Siyasette yanlış yapanı uyarmak lazım. Oyu artar ya da aynı kalırsa vatandaş memnun diye yanlışa devam ederler. Bu da memlekette sıkıntı yaratır. Son on yılda iki kriz çıkardılar. 2009 yılında, kriz teğet geçti dediler. Bu krizi büyük şehirde yaşayanlar daha çok hissetmişti. İşsiz kalanlar kriz geçene kadar köylerine dönüp idare etmişlerdi. Şimdi tarım kesimi de felaket, bütün tarım girdileri ikiye katlanmış durumda. Oysa çiftçinin sattığı ürünlerde değişiklik yok. Bu nedenle köye dönmek de çözüm değil. Karapınar ilçesinde esnafı gezerken, bir vatandaşın benden özür dilemek istediğini söylediler. Daha önce hükümeti eleştiriyorum diye bana karşı çıkmış, şimdi özür dilemek istiyormuş. Yanıma geldi, üç oğlu varmış, zamanında isimlerini Recep, Tayyip, Erdoğan koymuş.

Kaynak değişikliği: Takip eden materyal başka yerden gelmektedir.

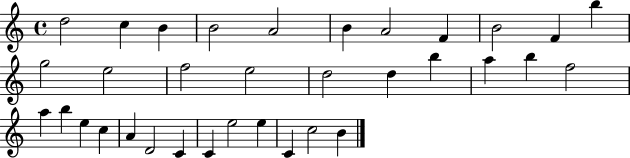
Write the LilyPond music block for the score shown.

{
  \clef treble
  \time 4/4
  \defaultTimeSignature
  \key c \major
  d''2 c''4 b'4 | b'2 a'2 | b'4 a'2 f'4 | b'2 f'4 b''4 | \break g''2 e''2 | f''2 e''2 | d''2 d''4 b''4 | a''4 b''4 f''2 | \break a''4 b''4 e''4 c''4 | a'4 d'2 c'4 | c'4 e''2 e''4 | c'4 c''2 b'4 | \break \bar "|."
}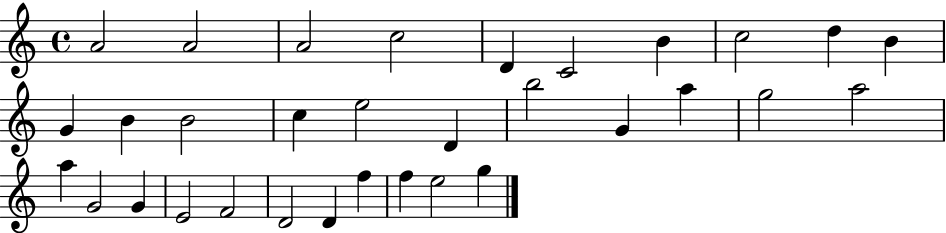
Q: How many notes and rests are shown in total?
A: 32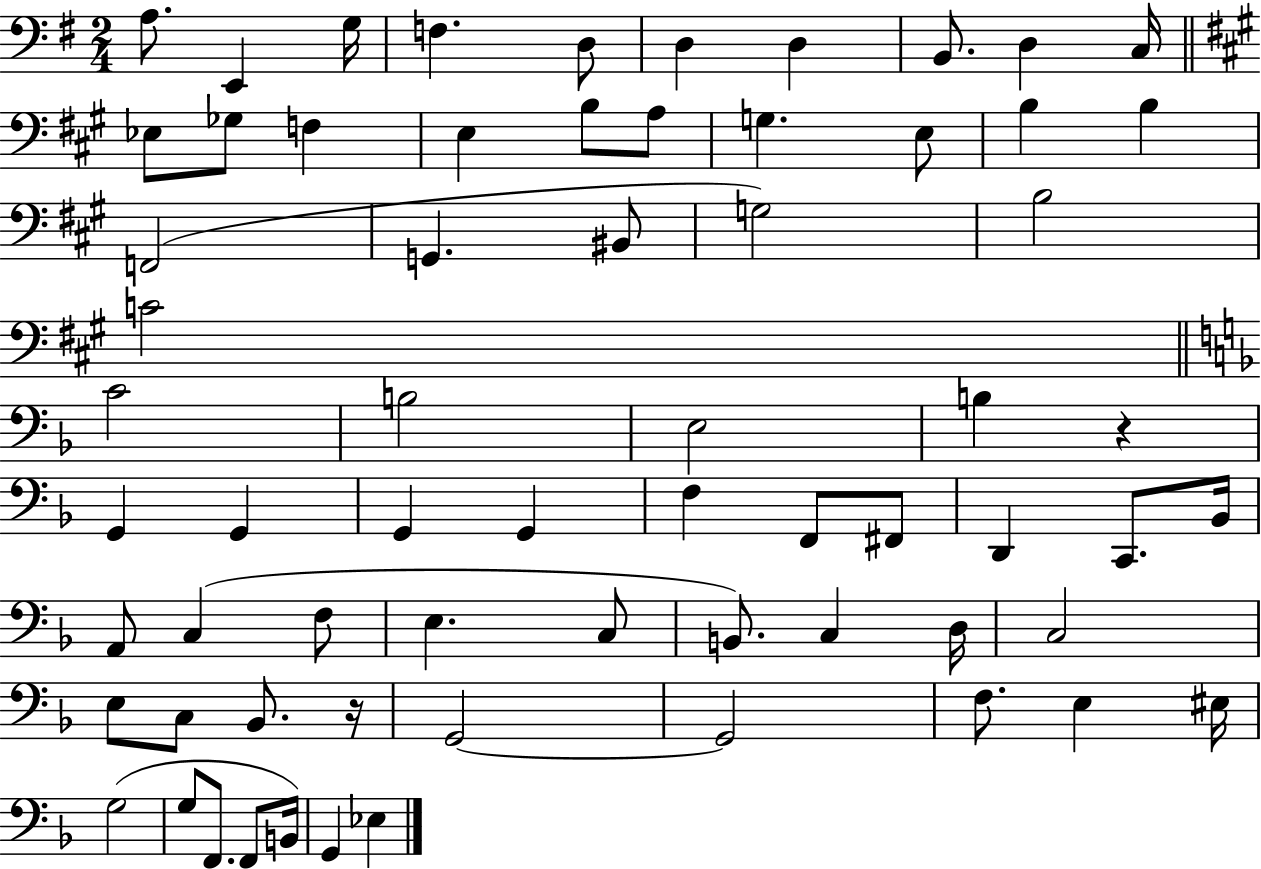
A3/e. E2/q G3/s F3/q. D3/e D3/q D3/q B2/e. D3/q C3/s Eb3/e Gb3/e F3/q E3/q B3/e A3/e G3/q. E3/e B3/q B3/q F2/h G2/q. BIS2/e G3/h B3/h C4/h C4/h B3/h E3/h B3/q R/q G2/q G2/q G2/q G2/q F3/q F2/e F#2/e D2/q C2/e. Bb2/s A2/e C3/q F3/e E3/q. C3/e B2/e. C3/q D3/s C3/h E3/e C3/e Bb2/e. R/s G2/h G2/h F3/e. E3/q EIS3/s G3/h G3/e F2/e. F2/e B2/s G2/q Eb3/q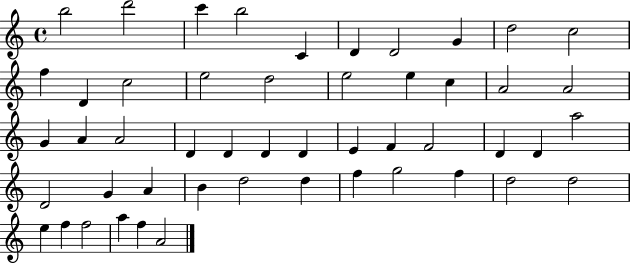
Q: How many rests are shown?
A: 0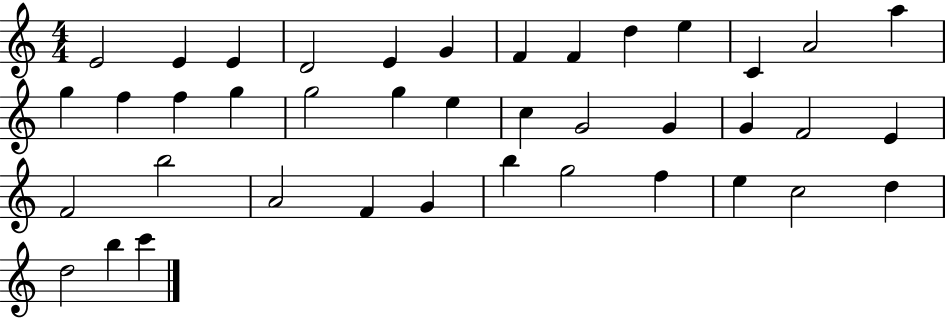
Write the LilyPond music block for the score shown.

{
  \clef treble
  \numericTimeSignature
  \time 4/4
  \key c \major
  e'2 e'4 e'4 | d'2 e'4 g'4 | f'4 f'4 d''4 e''4 | c'4 a'2 a''4 | \break g''4 f''4 f''4 g''4 | g''2 g''4 e''4 | c''4 g'2 g'4 | g'4 f'2 e'4 | \break f'2 b''2 | a'2 f'4 g'4 | b''4 g''2 f''4 | e''4 c''2 d''4 | \break d''2 b''4 c'''4 | \bar "|."
}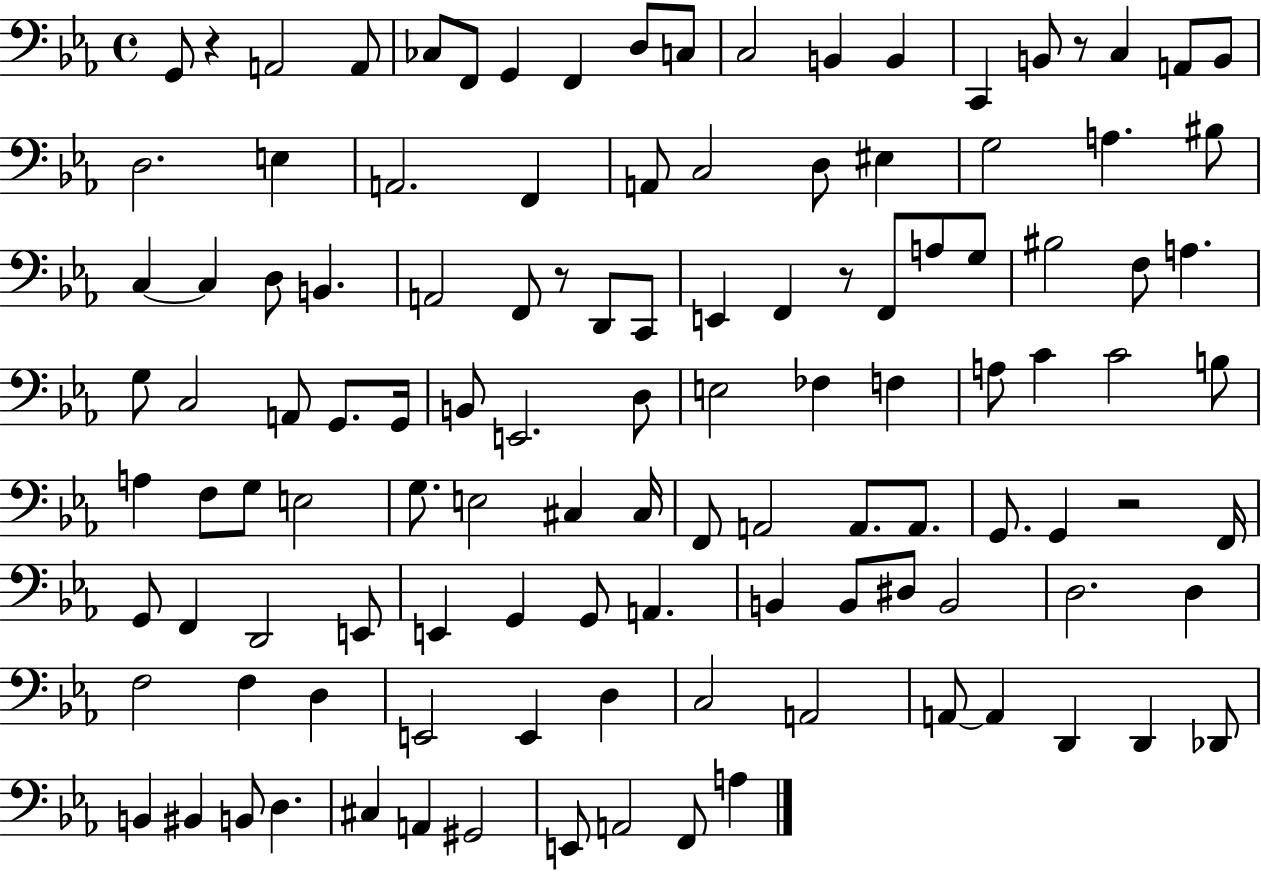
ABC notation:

Bu krizde ipotekler hacizler, batmış… Ne Recep’e ne Tayyip’e ne Erdoğan’a mal kalmamış. Elim kırılaydı da oy vermeyeydim diyor. Bu krizin vurmadığı yer yok. Enflasyon en yüksek, işsizlik en yüksek işsizliklerden biri. Ben otuz yıldır aktif siyasetin içindeyim devletin verdiği resmi rakamlara göre en yüksek işsizlik üç gün önce açıkladıkları işsizlik.

Piyasa daralmış vaziyette. Hem tarımda hem sanayide hem esnafta hem de tüm tüketicilerde sorun var. Bu krizin sebebi Amerika, Rahip Brunson dediler serbest bıraktılar. Arkasından soğan, patates, marketler, pazarlar dediler, en son bu krizin sebebi Kılıçdaroğlu dediler. Ekonomiyi kötü yönetmiş krize sokmuşlar, sorumluluk kabul etmiyorlar. Yetkili demek sorumlu kişi demektir. Yetki ne kadar fazlaysa sorumluluk da o kadar fazladır. Hatta siyasetteki unvanların tamamı o kişilerin sorumluluğunu tanımlar. Sorumluluğum yok diyorsa uyarmak lazım.

Bu seçimler vesilesiyle Ankara’ya yazacağımız mektupta:

Uyarıyoruz ekonomiyi iyi yönetemiyorsunuz. Her yeni yılda eskisine göre daha kötü işler yapıyorsunuz.

Uyarıyoruz eğitim sistemi çökmüş, 408 bin öğrenci üniversitelerden kaydını sildirmiş çünkü okudukça işsiz kalma ihtimalleri artıyor. Uyarıyoruz dış politika yanlış. Son sekiz yıldır İslam dünyasının çektiği acı bin beş yüz yıldır çekilenden fazladır. Dünyaya karşı İslam çirkinleştirilmiştir. İsrail’in projesine uygun olarak hazırlanan Büyük Ortadoğu Projesine verilen destekle bu iktidar dünyanın en günahkar iktidarıdır. İslam dünyası kan gölüne dönmüştür.

Uyarıyoruz doğru bilgilenme hakkımızı gasp ediyorsunuz biz vatandaş olarak doğru bilgilenmek istiyoruz. Medya üzerindeki baskıları, konuşan, yazan, çizen, siyaset yapanları konuşmalarından dolayı, hatta vatandaşlara sosyal medyadaki paylaşımlarından dolayı açtığınız davalardan vazgeçin.

Uyarıyoruz iç politikanız yanlış, siyasi üslubunuz yanlış, bu ayrıştırıcı tavır yanlış.

Eğer sandıklarda yönetenlere bu uyarıları yaparsanız, Timur’un filini geri göndermiş olursunuz. Yok, sandıklarda kazanırlarsa Timur size ikinci bir fil gönderecek haberiniz olsun.”

Bakalım fili geri gönderebilecek miyiz?